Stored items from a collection
__________

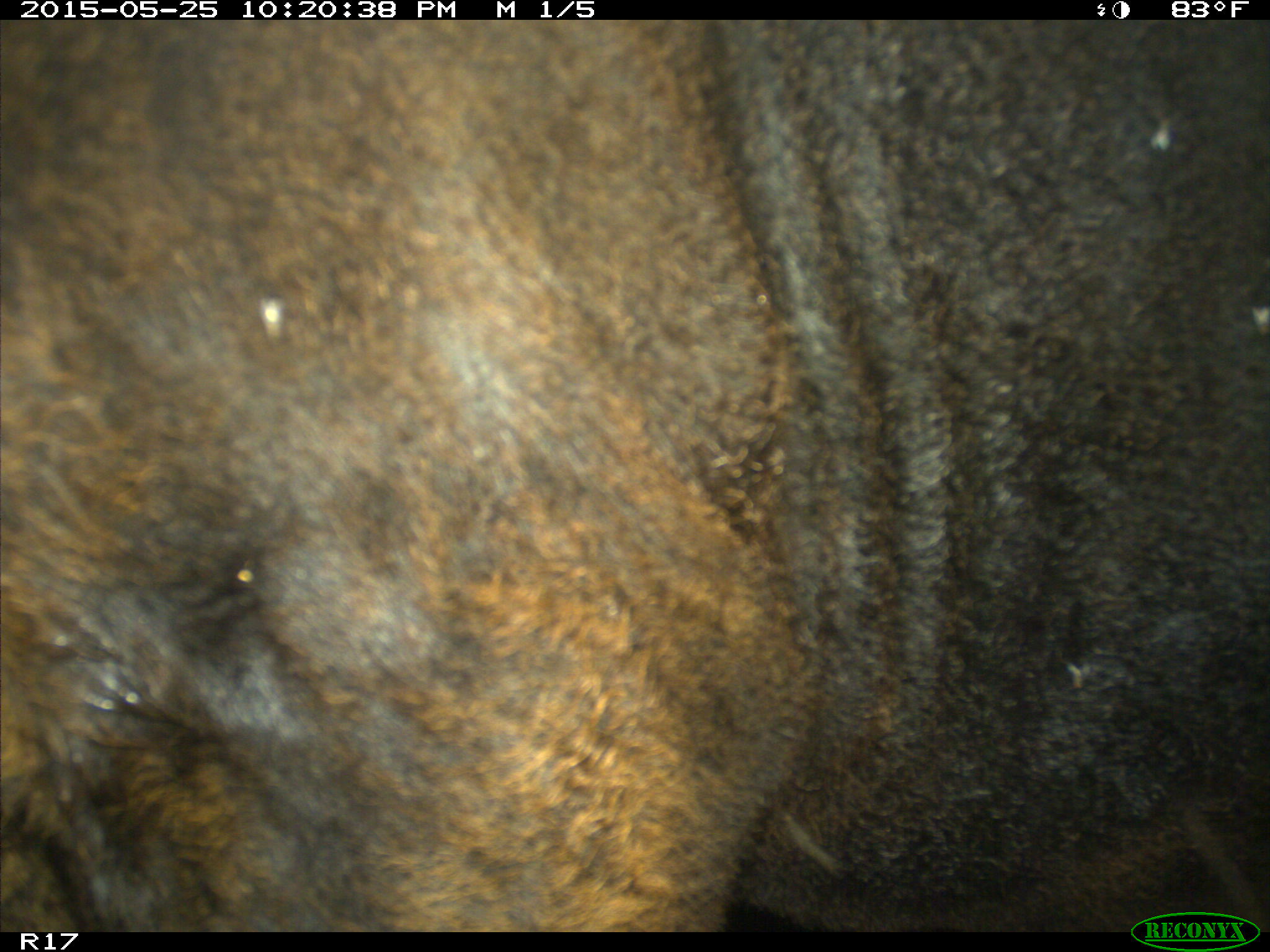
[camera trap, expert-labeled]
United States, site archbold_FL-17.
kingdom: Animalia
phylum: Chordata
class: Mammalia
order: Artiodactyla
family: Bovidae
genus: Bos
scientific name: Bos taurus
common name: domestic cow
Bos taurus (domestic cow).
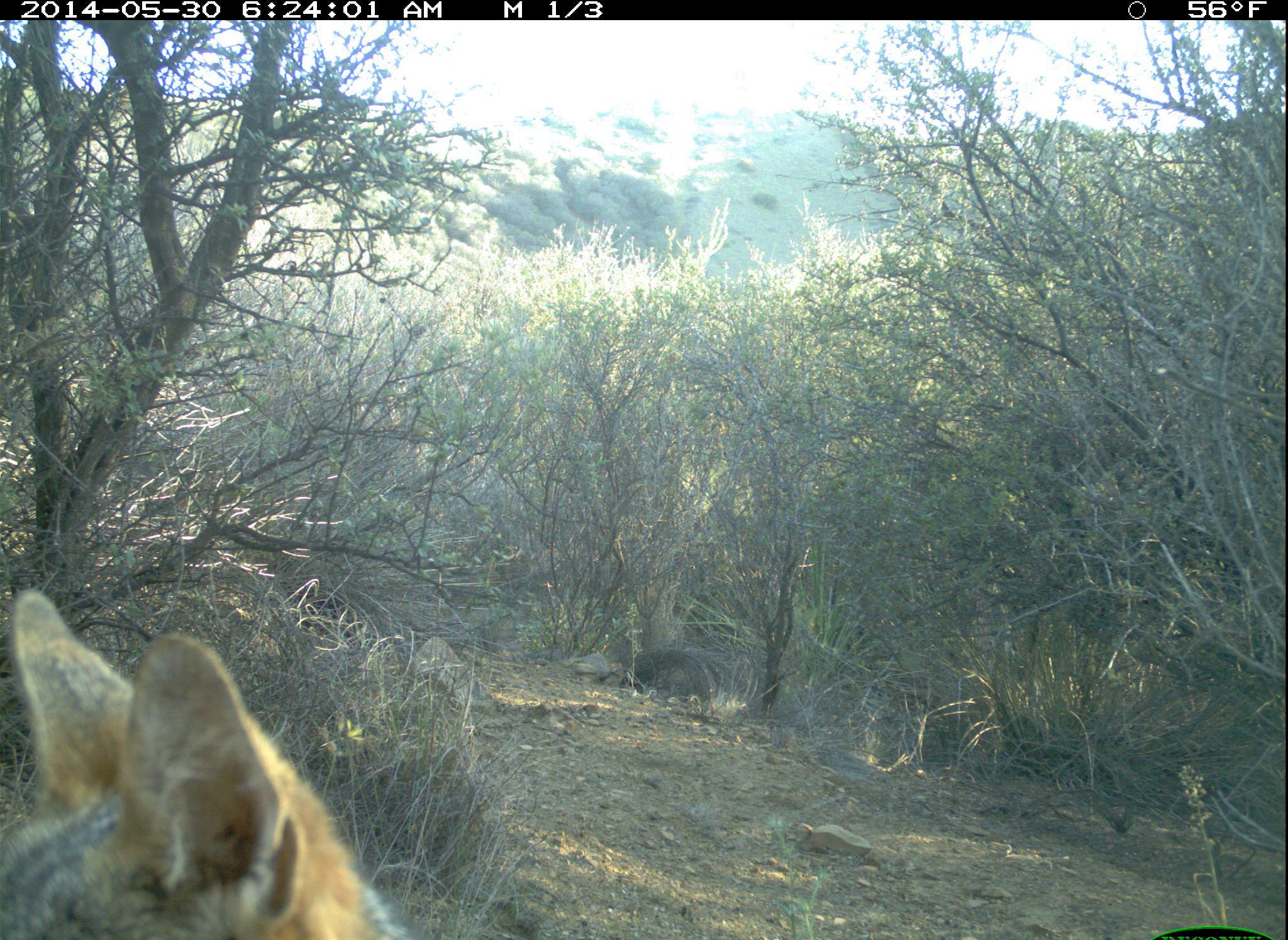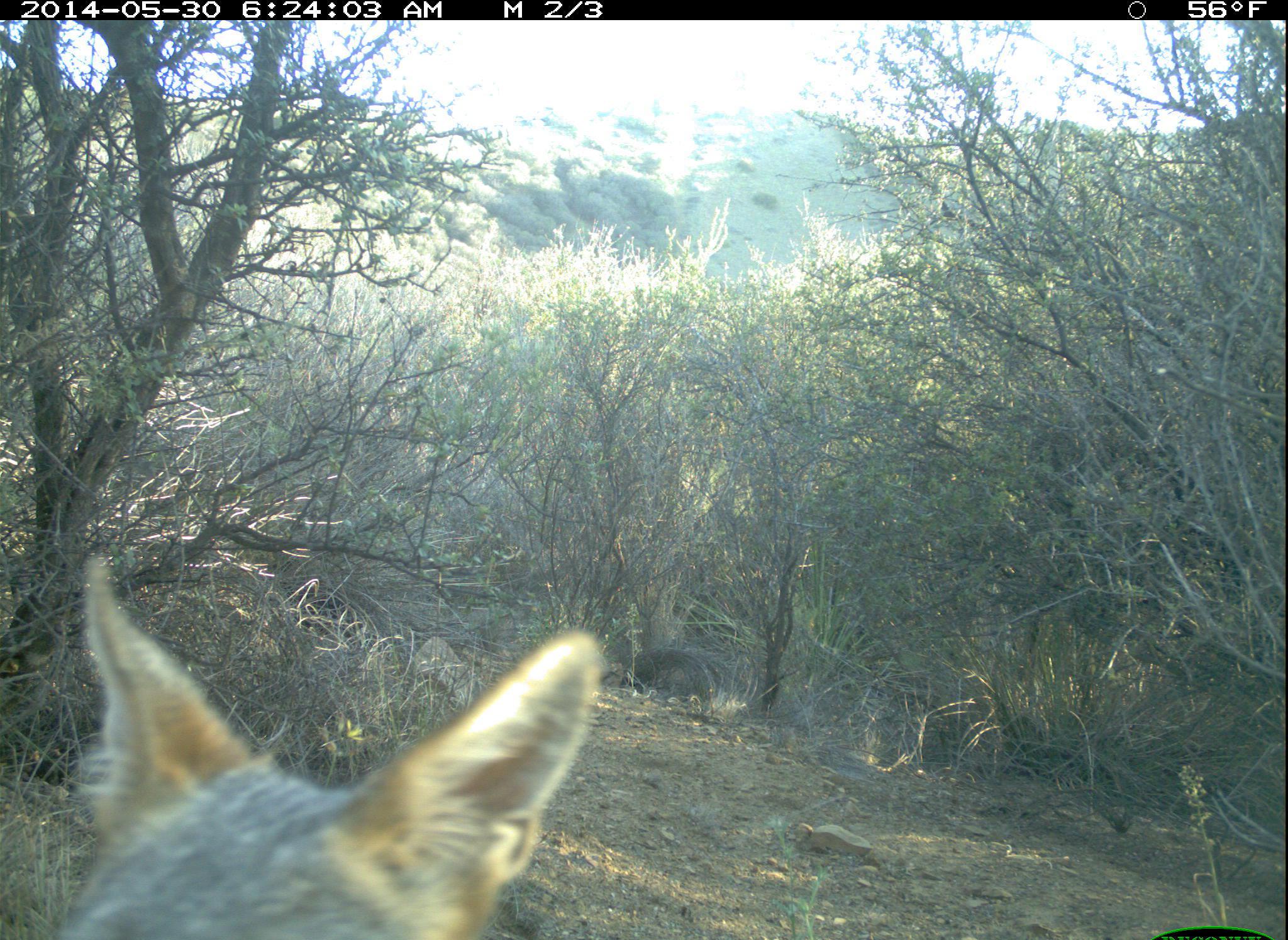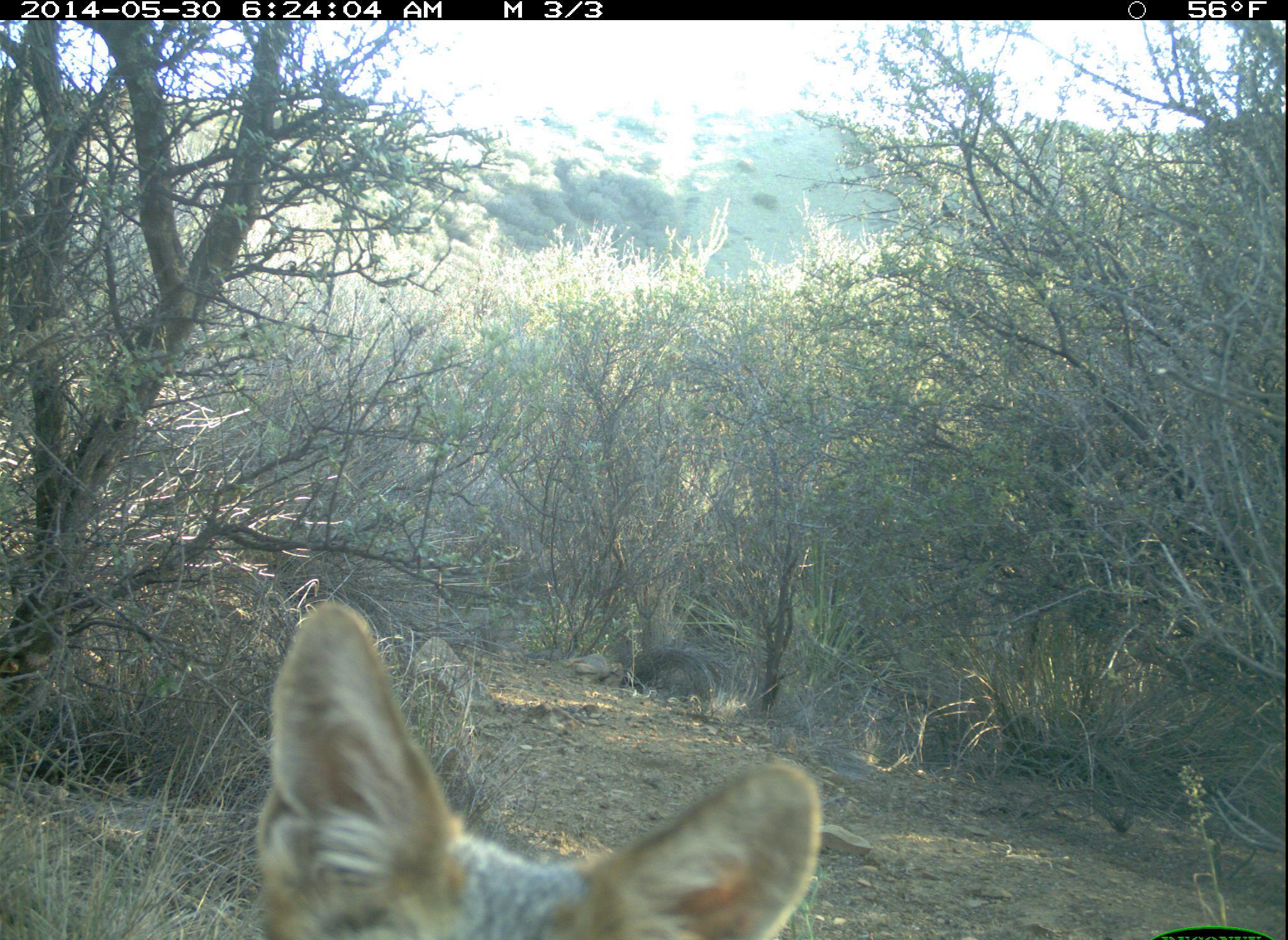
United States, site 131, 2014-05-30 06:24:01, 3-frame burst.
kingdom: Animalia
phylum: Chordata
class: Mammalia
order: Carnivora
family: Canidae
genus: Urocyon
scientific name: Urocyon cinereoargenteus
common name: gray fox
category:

__________

This exercise calls for the line containing "order: Carnivora" and each line after it in the records, copied exactly.

Output for this task
order: Carnivora
family: Canidae
genus: Urocyon
scientific name: Urocyon cinereoargenteus
common name: gray fox
category:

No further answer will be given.